Certo, il problema è esterno: da ogni dove ci si scaglia contro l’agricoltura – e in particolare la zootecnica – accusandola di ogni nefandezza. Il tutto poi, spesso da pulpiti talmente screditati quanto a scienza e buonsenso che ci sarebbe da ridere fino al giorno dopo se non fosse che in genere più sono sparate grosse e più sono prese sul serio.
Detto ciò non è solo dall’esterno che si getta fango sulla produzione agricola.
Un certo impegno, noto e anche un po’ meno noto, lo si mette anche dall’interno. Quando si tratta di fango o, meglio, di fanghi, la questione si fa spinosa e qualche coscienza non è così pulita.

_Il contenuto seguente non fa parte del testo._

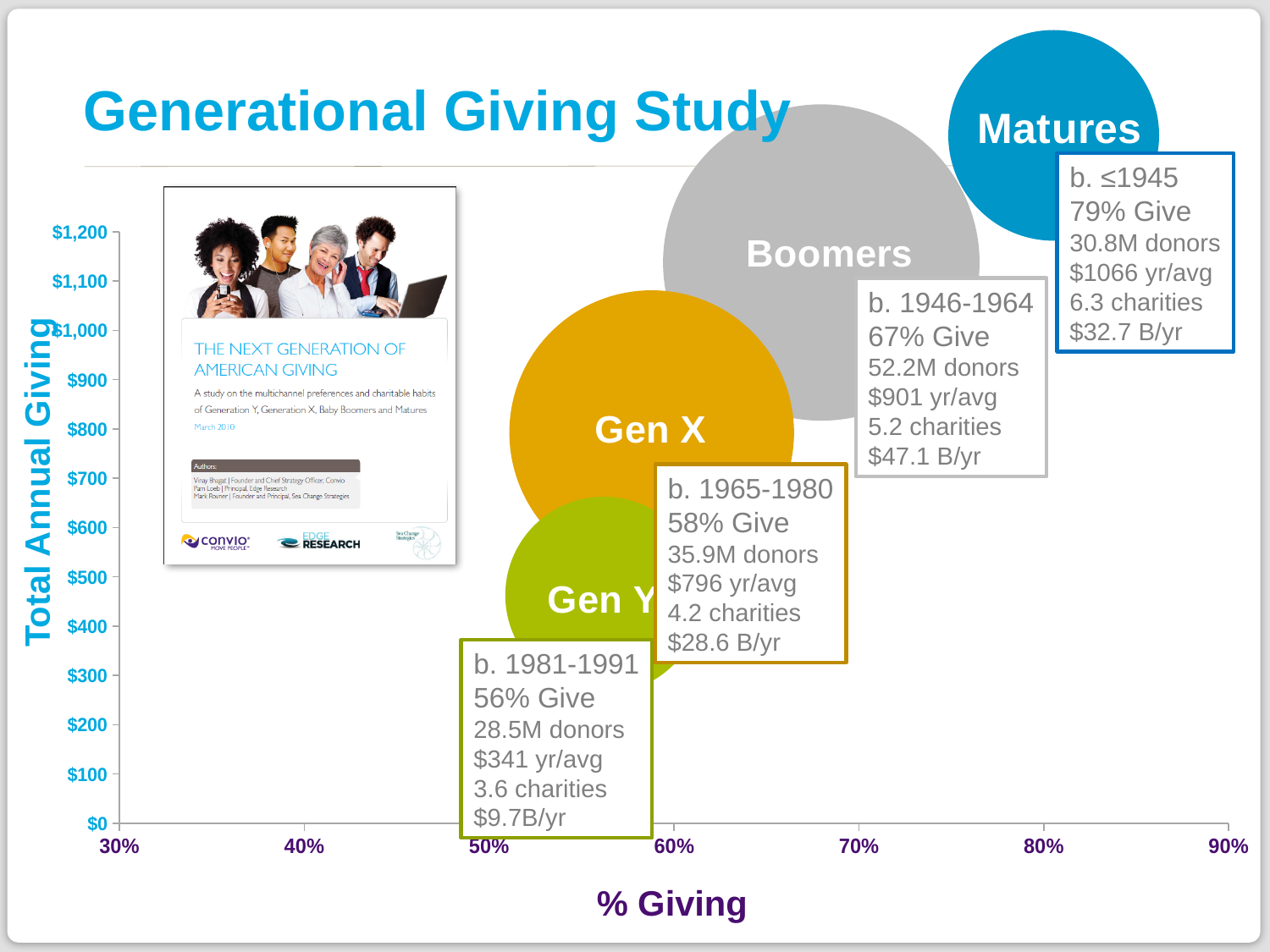
What is the difference in percentage giving between Matures and Gen Y? 23% How many generations are plotted on the chart? 4 How many donors are there in the Boomers generation? 52.2M donors Which generation has the highest percentage giving? Matures What is the label of the x axis of the chart? % Giving What percentage of Matures give, according to the chart? 79% Which generation has more donors, Gen X or Matures? Gen X Which generation gives the most in total billions per year? Boomers What is the average annual giving per donor for Gen X? $796 yr/avg What is the total annual giving in billions per year for Gen Y? $9.7B/yr Which generation has the lowest average annual giving per donor? Gen Y What kind of chart is shown on the slide? Bubble chart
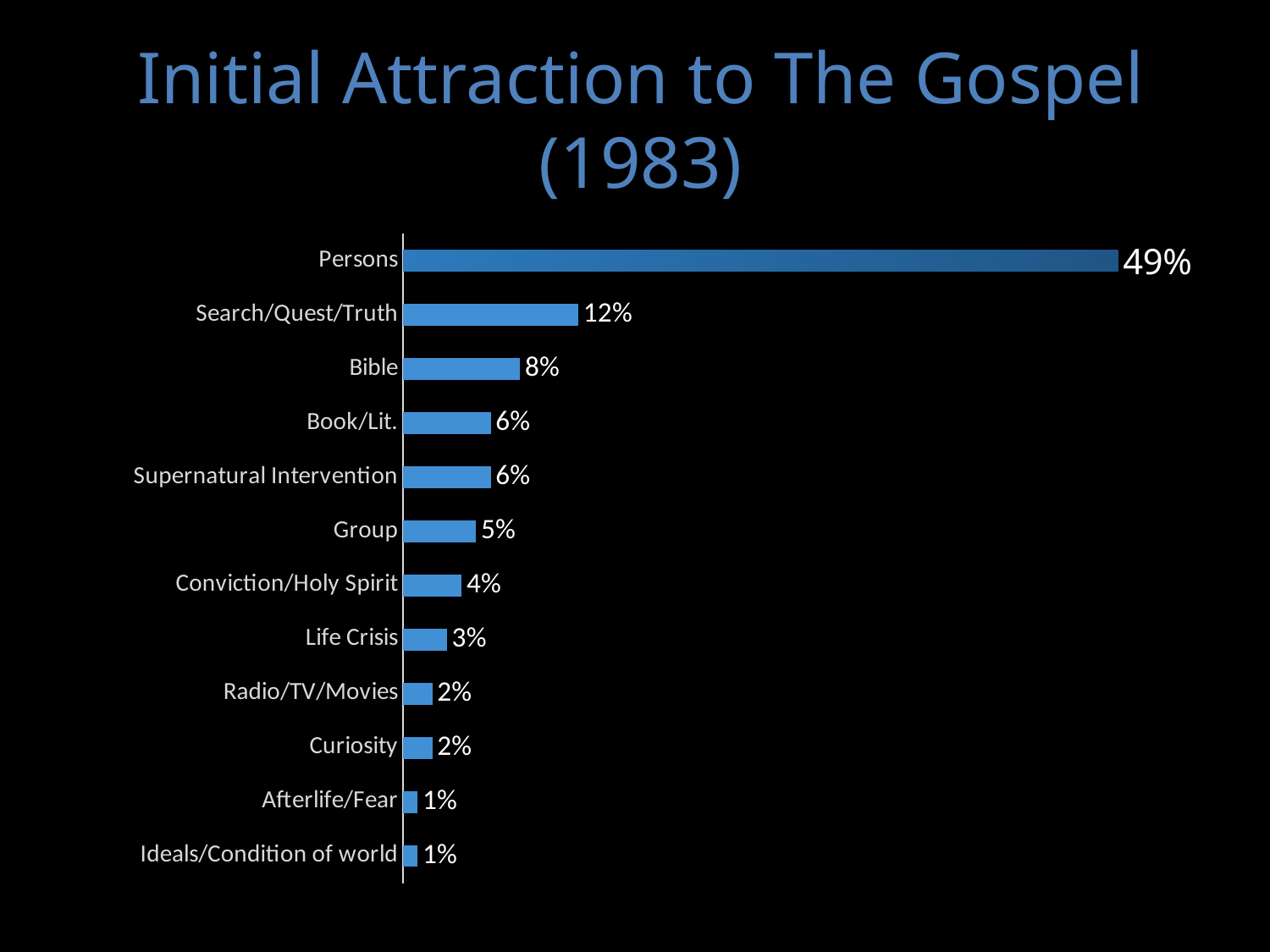
What is the difference between the values for Persons and Search/Quest/Truth? 37% What is the value for Life Crisis? 3% How many categories are shown in the chart? 12 What is the title of the slide? Initial Attraction to The Gospel (1983) What kind of chart is shown on the slide? Bar chart What is the value for Search/Quest/Truth? 12% Which category has the highest value? Persons What is the difference between the values for Bible and Group? 3% Which is larger, the value for Book/Lit. or the value for Life Crisis? Book/Lit. What is the value for Persons? 49% What is the value for Conviction/Holy Spirit? 4% What is the value for Bible? 8%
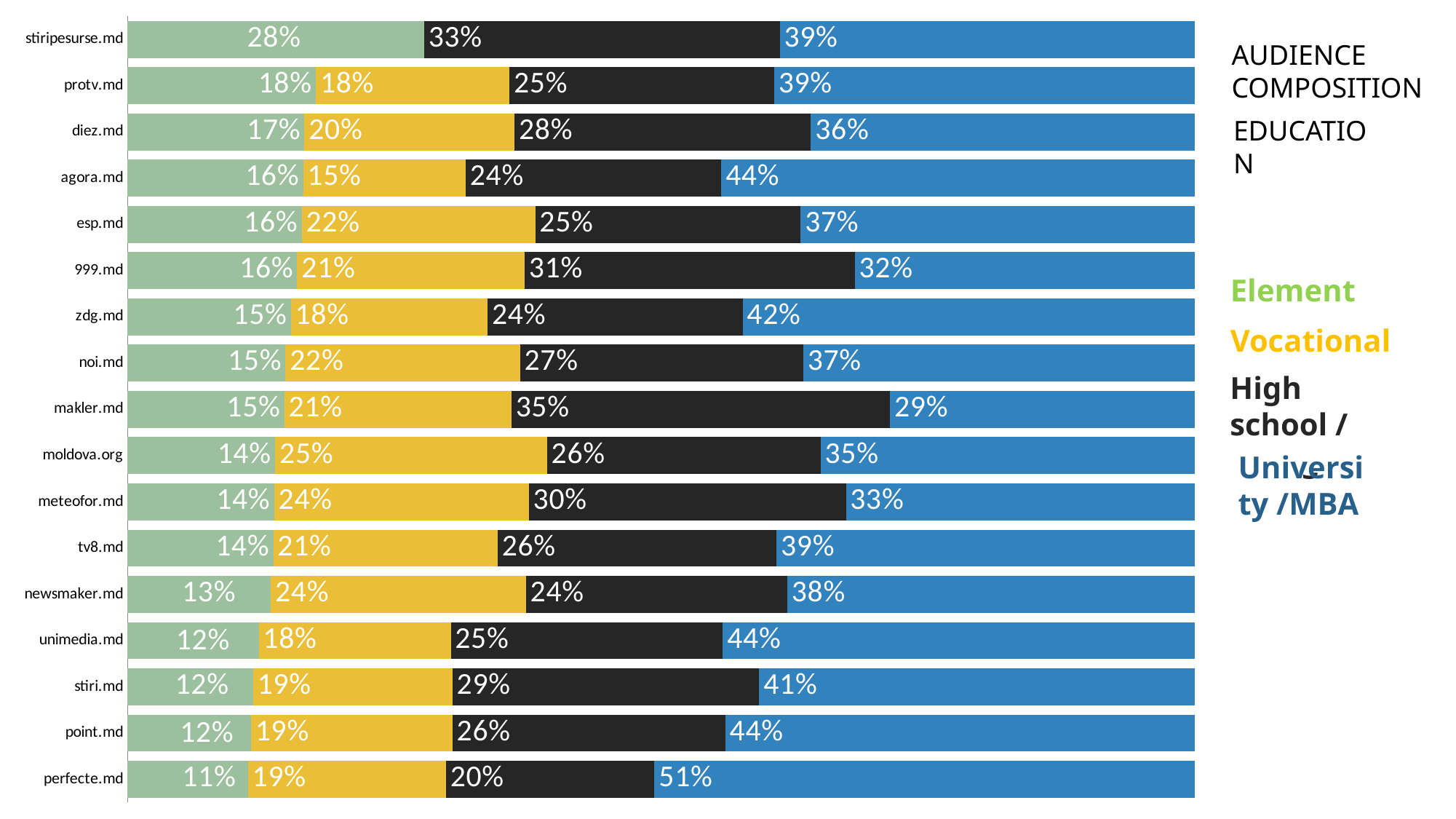
What kind of chart is shown on the slide? stacked bar chart What is the Vocational share for moldova.org? 25% Which website has the lowest Element share? perfecte.md What is the High school share for makler.md? 35% What is the difference between the University/MBA share of agora.md and that of 999.md? 12% Which is larger for makler.md: the High school share or the University/MBA share? High school What is the University/MBA share for perfecte.md? 51% Which colour represents the Vocational education level in the legend? yellow How many websites (categories) are listed on the chart? 17 How many education levels does the legend list? 4 Which website has the highest University/MBA share? perfecte.md What is the Element share for stiripesurse.md? 28%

L’utilizzo di fanghi di depurazione in agricoltura è un oggettivo problema. Me ne parlava un agronomo di area padana, me lo confermava un docente universitario di cose agronomiche.
Il mondo dei fanghi di depurazione e la sua promessa di materia organica a basso costo (magari anche a zero costo, se il servizio di distribuzione è compreso nel pacchetto) possono nascondere insidie pesanti.
Come i metalli pesanti, per citare gli apporti indesiderati più comuni, che possono accumularsi nel suolo, anno dopo anno, fino al punto da rendere il terreno inutilizzabile, con tempi lunghissimi per la sua bonifica, costi e mancati redditi.
Il problema è la variabilità delle matrici, l’impossibilità di una verifica continua, il rischio di commistioni tra circuiti di provenienza diversi più o meno cristallini.
Il rischio non è cosa da poco e ci sono sicuramente vie per dare sostanza organica al terreno con meno rischi.
Poi ognuno fa le sue valutazioni e le sue scelte. Però ci sono scelte pericolose per tutta la categoria, non solo per chi le fa.
C’è già una folta pattuglia di avversari esterni che di fango sul settore nel getta in quantità. Potrebbe bastare, senza aiuti dall’interno.